295 『レビューミーティング』
アシュリーと再会したサツキは、彼女に心配されつつも、無事で帰ったことを安心させることができた。
「大丈夫?」
と聞かれて、サツキは平然とうなずく。
「はい。この通り」
困ったように苦笑して、
「マントで見えないよ。怪我はしてない?」
お姉さん然と問いを重ねる。
「最低限の回復もしてるので」
「それって、まだまだ安静にしてないといけないんじゃないのかな」
これには、持ち前の観察力でだれよりサツキのダメージに気づいているチナミが言う。
「そうですね。本当は歩かせたくもありません」
「大げさだな」
「じー……」
チナミに無言でじーっと見られると、サツキも弱い。
「もう無理はしないよ。ここからはマノーラ騎士団の手伝いでたいして身体も動かさないし、チナミもついているしな」
「はい」
それには即答するチナミだった。
「みんなにも心配かけてたんだね。もう、サツキくん。お手伝いならわたしもやるし、無茶はしないでよ?」
「協力までしてもらって、すみません」
アシュリーはまた苦笑いを浮かべて、
――謝られるより、ありがとうって言われたいけど、とにかく、サツキくんがこうして笑っていられて、無事でいられて、本当によかった。
サツキとチナミとアシュリーがそうやって話している横では、クコがスモモにお礼を述べていた。
「今回は本当にありがとうございました。なんとお礼をしていいのか」
「気にしないでいいよ。でも、もしなにかしたいっていうなら仲良くしてくれると嬉しいな」
「もちろんです!」
「リラちゃんはトウリくんとお手紙のやり取りしてるみたいだし、クコちゃんはわたしとペンフレンドになっちゃう?」
「はい! ぜひ」
スモモはもう話すこともなくなったのか、最後にサツキに言った。
「そうだ。サツキくん。鷹不二氏の言葉を告げておくよ。わたしたち鷹不二氏は、これからの士衛組の戦いへの協力は惜しまない。なんでも言ってね。わたし個人としては士衛組に見返りなんて求めない。ただ、鷹不二氏の全員がそうじゃない。お兄ちゃんやひーさん、それにミツキくんなんかは、打算もあると思う。悪いようにはしないからそこは安心していいけど、一応、気をつけてね」
「はい。
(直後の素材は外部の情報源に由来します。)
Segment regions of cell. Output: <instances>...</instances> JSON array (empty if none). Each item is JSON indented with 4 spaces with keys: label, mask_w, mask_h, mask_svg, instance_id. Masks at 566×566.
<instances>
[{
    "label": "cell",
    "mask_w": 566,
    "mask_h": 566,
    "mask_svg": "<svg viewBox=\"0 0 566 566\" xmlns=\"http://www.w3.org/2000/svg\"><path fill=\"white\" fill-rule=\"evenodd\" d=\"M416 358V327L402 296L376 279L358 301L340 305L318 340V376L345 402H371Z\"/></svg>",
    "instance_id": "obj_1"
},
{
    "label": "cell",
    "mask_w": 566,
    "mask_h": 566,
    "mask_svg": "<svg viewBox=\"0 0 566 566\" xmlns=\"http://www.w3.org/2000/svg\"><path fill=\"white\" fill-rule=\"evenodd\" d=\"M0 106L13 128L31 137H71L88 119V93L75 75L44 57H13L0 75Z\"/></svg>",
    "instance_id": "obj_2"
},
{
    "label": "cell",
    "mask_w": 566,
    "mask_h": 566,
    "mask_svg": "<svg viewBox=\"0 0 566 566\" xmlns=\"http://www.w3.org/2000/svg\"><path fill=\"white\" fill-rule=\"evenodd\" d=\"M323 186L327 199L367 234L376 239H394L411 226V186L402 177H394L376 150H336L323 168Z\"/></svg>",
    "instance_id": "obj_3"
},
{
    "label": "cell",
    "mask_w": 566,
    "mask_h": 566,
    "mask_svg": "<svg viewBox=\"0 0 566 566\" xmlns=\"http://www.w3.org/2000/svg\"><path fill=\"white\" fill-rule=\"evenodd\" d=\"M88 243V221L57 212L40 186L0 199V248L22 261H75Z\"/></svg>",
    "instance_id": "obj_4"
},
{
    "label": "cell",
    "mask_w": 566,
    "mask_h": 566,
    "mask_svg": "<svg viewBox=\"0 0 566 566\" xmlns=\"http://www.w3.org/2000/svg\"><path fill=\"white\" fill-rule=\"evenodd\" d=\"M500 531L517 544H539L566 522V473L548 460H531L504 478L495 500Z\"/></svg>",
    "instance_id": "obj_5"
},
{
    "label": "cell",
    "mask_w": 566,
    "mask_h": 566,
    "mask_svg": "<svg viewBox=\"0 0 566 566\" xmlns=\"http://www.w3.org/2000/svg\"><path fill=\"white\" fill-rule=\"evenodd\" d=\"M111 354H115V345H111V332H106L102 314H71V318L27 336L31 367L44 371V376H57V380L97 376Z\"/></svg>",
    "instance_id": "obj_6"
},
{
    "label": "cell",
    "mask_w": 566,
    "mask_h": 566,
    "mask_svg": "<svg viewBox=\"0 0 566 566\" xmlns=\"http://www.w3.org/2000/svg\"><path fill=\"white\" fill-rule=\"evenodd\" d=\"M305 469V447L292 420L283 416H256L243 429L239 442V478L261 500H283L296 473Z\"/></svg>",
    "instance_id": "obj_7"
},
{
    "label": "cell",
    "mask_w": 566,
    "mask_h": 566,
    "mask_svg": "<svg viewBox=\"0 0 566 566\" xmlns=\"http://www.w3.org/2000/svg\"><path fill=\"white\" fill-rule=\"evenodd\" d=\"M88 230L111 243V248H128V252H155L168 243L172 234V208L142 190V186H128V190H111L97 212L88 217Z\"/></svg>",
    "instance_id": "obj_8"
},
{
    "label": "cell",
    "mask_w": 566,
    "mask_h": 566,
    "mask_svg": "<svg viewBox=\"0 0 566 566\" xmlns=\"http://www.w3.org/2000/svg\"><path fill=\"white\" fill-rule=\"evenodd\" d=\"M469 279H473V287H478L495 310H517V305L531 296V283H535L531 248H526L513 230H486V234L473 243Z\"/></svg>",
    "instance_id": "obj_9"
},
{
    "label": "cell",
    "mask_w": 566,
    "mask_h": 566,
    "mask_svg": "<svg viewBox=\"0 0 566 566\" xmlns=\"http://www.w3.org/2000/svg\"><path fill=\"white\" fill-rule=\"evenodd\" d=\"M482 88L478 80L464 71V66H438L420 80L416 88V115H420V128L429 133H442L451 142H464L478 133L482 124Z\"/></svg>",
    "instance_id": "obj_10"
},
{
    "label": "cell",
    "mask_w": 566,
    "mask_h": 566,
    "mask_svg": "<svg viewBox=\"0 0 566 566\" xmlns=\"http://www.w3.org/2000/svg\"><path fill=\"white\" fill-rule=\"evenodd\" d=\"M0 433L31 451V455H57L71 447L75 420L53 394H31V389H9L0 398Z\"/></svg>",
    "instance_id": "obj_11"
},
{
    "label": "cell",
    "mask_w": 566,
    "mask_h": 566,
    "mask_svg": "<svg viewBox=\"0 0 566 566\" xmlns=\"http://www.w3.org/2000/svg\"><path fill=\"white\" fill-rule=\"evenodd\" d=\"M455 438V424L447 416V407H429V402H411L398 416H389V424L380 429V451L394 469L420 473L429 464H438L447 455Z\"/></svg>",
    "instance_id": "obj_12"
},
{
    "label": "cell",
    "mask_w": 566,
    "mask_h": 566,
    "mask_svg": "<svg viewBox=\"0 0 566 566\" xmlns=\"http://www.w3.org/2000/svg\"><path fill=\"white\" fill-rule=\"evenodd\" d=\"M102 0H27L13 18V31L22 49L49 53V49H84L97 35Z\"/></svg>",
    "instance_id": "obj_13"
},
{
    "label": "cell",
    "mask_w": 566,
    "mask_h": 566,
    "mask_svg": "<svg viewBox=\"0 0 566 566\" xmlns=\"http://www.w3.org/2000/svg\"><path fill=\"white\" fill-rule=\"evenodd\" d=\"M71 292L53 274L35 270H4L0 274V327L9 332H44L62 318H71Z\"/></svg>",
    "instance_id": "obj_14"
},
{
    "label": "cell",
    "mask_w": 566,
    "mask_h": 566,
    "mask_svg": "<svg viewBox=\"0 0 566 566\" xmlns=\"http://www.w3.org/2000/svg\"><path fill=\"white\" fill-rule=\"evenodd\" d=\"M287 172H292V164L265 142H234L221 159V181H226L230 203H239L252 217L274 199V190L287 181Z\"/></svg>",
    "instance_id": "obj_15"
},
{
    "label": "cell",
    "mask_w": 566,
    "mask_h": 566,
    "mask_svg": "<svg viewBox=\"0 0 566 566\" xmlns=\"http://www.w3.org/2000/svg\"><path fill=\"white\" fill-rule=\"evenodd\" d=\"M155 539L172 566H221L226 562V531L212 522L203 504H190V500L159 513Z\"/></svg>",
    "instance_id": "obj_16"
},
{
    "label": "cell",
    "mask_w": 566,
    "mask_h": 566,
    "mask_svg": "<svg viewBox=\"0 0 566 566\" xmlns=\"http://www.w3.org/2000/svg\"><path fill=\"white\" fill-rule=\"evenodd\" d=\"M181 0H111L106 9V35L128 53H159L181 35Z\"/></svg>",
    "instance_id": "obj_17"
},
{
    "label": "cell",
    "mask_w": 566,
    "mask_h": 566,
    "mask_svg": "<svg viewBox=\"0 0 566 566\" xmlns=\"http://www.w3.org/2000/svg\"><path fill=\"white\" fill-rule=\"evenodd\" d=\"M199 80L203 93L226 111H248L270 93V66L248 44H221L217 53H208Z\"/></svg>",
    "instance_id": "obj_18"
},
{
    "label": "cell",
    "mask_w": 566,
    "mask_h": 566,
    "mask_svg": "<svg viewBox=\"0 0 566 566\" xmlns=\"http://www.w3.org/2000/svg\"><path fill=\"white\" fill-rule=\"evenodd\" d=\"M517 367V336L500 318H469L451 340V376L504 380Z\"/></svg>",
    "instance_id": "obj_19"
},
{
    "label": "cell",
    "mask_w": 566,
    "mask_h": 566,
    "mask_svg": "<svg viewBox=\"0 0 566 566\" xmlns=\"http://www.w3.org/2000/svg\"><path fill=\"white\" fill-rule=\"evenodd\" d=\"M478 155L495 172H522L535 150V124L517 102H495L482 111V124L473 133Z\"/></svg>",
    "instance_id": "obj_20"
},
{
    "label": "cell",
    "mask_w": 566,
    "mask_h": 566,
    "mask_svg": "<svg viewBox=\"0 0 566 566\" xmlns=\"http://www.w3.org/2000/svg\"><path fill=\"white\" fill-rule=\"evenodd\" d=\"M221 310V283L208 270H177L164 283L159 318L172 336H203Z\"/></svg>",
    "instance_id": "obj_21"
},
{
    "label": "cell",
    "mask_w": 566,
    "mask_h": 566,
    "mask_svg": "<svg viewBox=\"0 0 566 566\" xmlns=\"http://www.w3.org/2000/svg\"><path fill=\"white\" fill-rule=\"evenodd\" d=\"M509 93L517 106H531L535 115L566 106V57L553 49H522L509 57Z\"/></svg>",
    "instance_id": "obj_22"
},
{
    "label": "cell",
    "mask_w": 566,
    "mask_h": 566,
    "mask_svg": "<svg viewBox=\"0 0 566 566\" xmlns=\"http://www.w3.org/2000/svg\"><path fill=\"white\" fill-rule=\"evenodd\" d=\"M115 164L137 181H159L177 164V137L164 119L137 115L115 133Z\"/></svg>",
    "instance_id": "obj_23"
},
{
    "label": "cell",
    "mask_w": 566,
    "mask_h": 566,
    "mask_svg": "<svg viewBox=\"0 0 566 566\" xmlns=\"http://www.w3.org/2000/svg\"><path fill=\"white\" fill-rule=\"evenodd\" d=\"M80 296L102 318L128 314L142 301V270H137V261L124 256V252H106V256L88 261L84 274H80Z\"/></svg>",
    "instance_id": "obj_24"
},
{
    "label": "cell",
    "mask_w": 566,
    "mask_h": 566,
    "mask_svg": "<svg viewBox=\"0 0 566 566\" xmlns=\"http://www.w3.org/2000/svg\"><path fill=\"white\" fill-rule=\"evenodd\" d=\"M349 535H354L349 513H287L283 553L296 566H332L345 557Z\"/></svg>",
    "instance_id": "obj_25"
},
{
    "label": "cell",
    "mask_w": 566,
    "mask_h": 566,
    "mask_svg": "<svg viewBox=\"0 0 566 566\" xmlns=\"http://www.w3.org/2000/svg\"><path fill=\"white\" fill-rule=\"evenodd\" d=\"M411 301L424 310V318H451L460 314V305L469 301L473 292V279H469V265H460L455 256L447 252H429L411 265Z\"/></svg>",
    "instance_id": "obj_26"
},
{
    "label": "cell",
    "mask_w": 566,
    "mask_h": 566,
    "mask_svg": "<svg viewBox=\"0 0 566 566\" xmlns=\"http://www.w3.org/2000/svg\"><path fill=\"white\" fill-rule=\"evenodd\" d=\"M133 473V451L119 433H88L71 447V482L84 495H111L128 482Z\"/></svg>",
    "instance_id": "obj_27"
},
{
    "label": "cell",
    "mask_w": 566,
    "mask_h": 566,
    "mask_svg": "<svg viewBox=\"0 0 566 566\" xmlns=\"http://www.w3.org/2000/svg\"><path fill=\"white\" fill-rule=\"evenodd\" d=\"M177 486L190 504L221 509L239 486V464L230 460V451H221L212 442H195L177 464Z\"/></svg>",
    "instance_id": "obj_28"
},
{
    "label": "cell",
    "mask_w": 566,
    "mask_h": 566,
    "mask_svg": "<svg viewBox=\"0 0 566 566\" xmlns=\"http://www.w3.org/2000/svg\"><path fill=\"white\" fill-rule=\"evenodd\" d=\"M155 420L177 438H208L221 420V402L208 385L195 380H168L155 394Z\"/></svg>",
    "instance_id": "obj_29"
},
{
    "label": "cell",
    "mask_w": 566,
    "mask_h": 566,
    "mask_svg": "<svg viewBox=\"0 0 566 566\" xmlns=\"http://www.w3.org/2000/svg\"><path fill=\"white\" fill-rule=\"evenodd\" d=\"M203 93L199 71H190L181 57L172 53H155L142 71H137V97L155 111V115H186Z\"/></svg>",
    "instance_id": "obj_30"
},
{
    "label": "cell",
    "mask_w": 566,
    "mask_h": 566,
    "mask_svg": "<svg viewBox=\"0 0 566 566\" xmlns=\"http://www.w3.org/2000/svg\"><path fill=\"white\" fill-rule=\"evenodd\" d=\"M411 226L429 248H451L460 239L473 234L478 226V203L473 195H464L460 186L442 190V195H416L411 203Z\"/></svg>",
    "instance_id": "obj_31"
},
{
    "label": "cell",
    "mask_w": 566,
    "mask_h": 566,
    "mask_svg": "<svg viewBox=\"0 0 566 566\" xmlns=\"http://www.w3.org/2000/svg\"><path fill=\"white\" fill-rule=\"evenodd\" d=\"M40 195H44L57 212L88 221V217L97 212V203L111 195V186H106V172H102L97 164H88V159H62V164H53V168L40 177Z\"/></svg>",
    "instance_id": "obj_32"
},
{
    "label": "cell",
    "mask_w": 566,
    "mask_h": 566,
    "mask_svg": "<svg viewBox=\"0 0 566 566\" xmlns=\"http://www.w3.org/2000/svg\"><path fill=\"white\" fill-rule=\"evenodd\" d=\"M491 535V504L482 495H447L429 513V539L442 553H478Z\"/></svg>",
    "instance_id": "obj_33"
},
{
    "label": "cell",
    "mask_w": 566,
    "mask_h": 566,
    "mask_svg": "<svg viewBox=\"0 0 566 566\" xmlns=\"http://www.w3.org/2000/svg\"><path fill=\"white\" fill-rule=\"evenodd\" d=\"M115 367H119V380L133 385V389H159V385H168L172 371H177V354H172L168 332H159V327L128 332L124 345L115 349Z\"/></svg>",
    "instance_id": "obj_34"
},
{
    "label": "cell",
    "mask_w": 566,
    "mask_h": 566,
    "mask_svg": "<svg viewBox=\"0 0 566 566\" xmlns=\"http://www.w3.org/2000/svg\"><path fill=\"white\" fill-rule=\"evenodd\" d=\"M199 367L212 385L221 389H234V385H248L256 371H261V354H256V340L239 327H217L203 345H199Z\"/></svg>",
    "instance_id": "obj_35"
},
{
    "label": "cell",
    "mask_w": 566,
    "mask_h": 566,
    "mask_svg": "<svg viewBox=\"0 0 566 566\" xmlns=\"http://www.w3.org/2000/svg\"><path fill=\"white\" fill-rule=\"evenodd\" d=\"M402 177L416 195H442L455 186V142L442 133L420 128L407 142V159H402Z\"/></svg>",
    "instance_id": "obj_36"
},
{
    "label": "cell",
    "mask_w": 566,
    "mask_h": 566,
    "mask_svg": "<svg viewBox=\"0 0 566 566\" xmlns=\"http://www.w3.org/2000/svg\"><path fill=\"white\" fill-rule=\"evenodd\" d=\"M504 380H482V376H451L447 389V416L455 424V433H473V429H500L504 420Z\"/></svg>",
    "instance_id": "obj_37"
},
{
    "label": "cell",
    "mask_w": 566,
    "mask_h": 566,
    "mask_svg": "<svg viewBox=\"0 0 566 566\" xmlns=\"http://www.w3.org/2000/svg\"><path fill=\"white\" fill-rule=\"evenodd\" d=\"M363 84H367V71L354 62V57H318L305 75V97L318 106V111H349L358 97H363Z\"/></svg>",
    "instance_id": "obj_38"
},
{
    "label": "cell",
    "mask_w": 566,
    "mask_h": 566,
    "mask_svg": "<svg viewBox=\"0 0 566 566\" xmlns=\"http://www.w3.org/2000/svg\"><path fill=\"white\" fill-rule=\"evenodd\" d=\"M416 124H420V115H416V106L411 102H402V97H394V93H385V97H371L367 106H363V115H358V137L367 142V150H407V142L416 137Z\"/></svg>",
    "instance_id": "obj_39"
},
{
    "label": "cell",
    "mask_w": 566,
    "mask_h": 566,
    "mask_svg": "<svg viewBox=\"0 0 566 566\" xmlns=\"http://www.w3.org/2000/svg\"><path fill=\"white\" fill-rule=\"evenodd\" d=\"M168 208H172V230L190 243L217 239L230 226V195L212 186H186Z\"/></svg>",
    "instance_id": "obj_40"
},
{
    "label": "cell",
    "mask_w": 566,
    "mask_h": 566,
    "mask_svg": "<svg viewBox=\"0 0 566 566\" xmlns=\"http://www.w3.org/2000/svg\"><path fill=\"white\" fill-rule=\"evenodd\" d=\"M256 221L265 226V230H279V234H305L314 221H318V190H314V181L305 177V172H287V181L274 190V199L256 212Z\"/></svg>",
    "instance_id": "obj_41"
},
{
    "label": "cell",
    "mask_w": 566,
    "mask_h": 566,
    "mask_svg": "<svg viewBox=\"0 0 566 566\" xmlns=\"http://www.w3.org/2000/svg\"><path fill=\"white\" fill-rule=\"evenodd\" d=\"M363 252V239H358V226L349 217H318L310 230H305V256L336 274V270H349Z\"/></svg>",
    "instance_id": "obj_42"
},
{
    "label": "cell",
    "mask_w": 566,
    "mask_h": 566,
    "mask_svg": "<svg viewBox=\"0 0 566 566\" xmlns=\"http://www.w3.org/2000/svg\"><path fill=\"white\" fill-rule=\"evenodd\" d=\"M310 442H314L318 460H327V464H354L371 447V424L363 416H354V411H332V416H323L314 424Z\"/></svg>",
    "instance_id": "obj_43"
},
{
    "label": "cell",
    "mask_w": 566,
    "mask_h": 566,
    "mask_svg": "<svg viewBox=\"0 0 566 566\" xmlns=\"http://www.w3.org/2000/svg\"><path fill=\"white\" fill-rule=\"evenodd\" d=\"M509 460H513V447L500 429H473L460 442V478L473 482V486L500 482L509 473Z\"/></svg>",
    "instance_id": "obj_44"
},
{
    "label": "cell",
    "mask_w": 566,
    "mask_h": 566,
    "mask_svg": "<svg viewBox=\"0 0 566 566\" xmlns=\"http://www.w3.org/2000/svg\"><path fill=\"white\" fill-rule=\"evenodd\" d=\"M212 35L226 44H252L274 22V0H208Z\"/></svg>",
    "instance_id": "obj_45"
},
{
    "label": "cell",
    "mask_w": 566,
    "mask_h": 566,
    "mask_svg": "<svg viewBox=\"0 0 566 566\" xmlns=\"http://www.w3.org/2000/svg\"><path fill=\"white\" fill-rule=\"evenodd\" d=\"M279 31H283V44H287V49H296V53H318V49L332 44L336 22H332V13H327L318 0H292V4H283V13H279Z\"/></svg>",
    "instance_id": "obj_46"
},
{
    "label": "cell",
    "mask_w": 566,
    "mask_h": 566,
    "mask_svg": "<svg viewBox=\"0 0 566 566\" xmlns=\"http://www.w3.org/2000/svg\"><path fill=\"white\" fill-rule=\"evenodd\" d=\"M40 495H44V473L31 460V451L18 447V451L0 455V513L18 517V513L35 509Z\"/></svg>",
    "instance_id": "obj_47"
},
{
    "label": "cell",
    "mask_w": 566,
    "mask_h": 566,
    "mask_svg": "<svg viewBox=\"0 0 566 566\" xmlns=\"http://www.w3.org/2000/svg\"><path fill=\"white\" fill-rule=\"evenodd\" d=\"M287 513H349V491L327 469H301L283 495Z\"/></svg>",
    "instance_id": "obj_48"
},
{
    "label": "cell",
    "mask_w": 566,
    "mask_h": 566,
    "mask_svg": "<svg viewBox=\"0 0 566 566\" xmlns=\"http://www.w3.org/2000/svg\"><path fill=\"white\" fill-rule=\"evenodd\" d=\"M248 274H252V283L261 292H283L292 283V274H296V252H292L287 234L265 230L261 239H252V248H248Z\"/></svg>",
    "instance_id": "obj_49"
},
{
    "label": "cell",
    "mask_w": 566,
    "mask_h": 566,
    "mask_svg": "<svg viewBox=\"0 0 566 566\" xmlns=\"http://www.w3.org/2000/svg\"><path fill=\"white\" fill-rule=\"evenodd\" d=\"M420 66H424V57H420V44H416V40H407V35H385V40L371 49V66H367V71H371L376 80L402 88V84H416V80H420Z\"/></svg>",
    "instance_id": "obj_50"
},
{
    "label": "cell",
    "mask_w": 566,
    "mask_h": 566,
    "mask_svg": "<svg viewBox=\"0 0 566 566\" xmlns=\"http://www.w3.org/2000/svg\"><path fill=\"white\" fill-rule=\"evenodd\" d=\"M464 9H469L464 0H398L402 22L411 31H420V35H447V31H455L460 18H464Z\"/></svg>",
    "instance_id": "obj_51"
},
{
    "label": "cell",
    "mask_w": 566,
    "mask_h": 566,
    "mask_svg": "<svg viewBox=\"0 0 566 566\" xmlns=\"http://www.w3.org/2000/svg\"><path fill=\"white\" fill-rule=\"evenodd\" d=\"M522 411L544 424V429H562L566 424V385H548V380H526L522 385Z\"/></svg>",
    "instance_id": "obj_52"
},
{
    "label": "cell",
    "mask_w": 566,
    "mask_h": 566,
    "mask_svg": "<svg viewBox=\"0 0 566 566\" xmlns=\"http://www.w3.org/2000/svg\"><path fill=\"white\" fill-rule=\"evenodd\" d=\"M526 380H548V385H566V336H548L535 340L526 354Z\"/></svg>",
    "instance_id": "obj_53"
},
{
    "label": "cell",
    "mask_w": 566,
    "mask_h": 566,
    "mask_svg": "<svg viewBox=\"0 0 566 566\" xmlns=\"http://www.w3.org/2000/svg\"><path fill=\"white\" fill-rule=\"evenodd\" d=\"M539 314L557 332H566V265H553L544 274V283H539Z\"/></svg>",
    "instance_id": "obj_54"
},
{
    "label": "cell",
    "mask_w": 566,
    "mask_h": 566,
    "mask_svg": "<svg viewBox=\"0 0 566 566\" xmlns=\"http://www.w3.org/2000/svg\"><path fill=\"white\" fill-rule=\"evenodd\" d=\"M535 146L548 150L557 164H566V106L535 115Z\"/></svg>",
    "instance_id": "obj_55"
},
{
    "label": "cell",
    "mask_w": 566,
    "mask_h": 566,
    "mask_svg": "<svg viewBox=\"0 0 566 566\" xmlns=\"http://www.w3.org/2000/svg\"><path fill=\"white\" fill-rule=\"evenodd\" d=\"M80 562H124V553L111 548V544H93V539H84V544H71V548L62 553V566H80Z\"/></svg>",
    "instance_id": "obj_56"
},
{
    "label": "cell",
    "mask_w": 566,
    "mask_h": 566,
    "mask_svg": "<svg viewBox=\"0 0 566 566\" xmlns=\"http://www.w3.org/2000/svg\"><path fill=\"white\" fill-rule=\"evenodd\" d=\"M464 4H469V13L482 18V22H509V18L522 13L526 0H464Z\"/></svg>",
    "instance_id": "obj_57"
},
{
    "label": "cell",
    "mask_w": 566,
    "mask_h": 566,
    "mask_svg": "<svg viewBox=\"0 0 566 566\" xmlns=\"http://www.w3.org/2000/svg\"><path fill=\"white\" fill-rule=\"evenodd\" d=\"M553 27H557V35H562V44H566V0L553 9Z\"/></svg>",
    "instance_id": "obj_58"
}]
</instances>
ご忠告、ありがとうございます」
少し真面目な顔をしたかと思うと、スモモはまたニコッと笑って手を振った。
「またね」
マノーラ騎士団のオリンピオ騎士団長と新人隊士のエルメーテ、コロッセオの魔法戦士のシンジに兄を探す少女・アシュリーの四人と共に、士衛組とルーチェはこの日の戦いの事後処理に当たっていた。
そこで最初にするのは、マノーラ騎士団の基地へと向かいながら、敵と味方を見つけ次第合流して基地へと連れて行くことである。
そんな中、移動を開始して十分もしないうちに、玄内と出会えた。
玄内といっしょにいたのは、ルカとマノーラ騎士団の数人。
ルカはサツキを見つけると、一目散に駆けつけた。
「サツキ、勝ったんですってね。おめでとう。普通に歩けている、とは言い難いわね。大丈夫なの?」
医者を志すルカには、一発で見破られてしまった。腕の負傷があるせいで、歩き方にも影響が出ていたらしい。
「うむ。おおよそは《賢者ノ石》で治った」
「おおよそ……? あなた、もしかして、《賢者ノ石》を使い切ったの?」
「よくわかったな」
目をそらしてそう言うと、ルカは仏頂面で、
「わかるわよ。その言い方を聞けば」
「ルカさん。さっき私が心配する身にもなるよう言いました。アシュリーさんにも無茶はしないよう言われていました」
「……わかったわ。私からはこれ以上言わない。でも、あとでどんな戦い方をしたのか聞いて、もっとうまく戦えるように反省会……いえ、研究会をしましょう」
「私も参加します」
将棋好きなチナミも、研究会への参加に興味がないはずがなかった。こっそりとリラも顔を出して、
「リラもお願いしますね」
という話になってしまった。
「そういえばルカさん、ヤエさんはいっしょではなかったんですか?」
「さっきまではね。でも、あなたたちが来るほんの少し前に去って行ったわ。リラによろしくと言っていたわよ」
「そうでしたか」
リラは晴和王国で体調を崩したとき、ヤエに診てもらったことがある。その縁でヤエとは仲良しなのだ。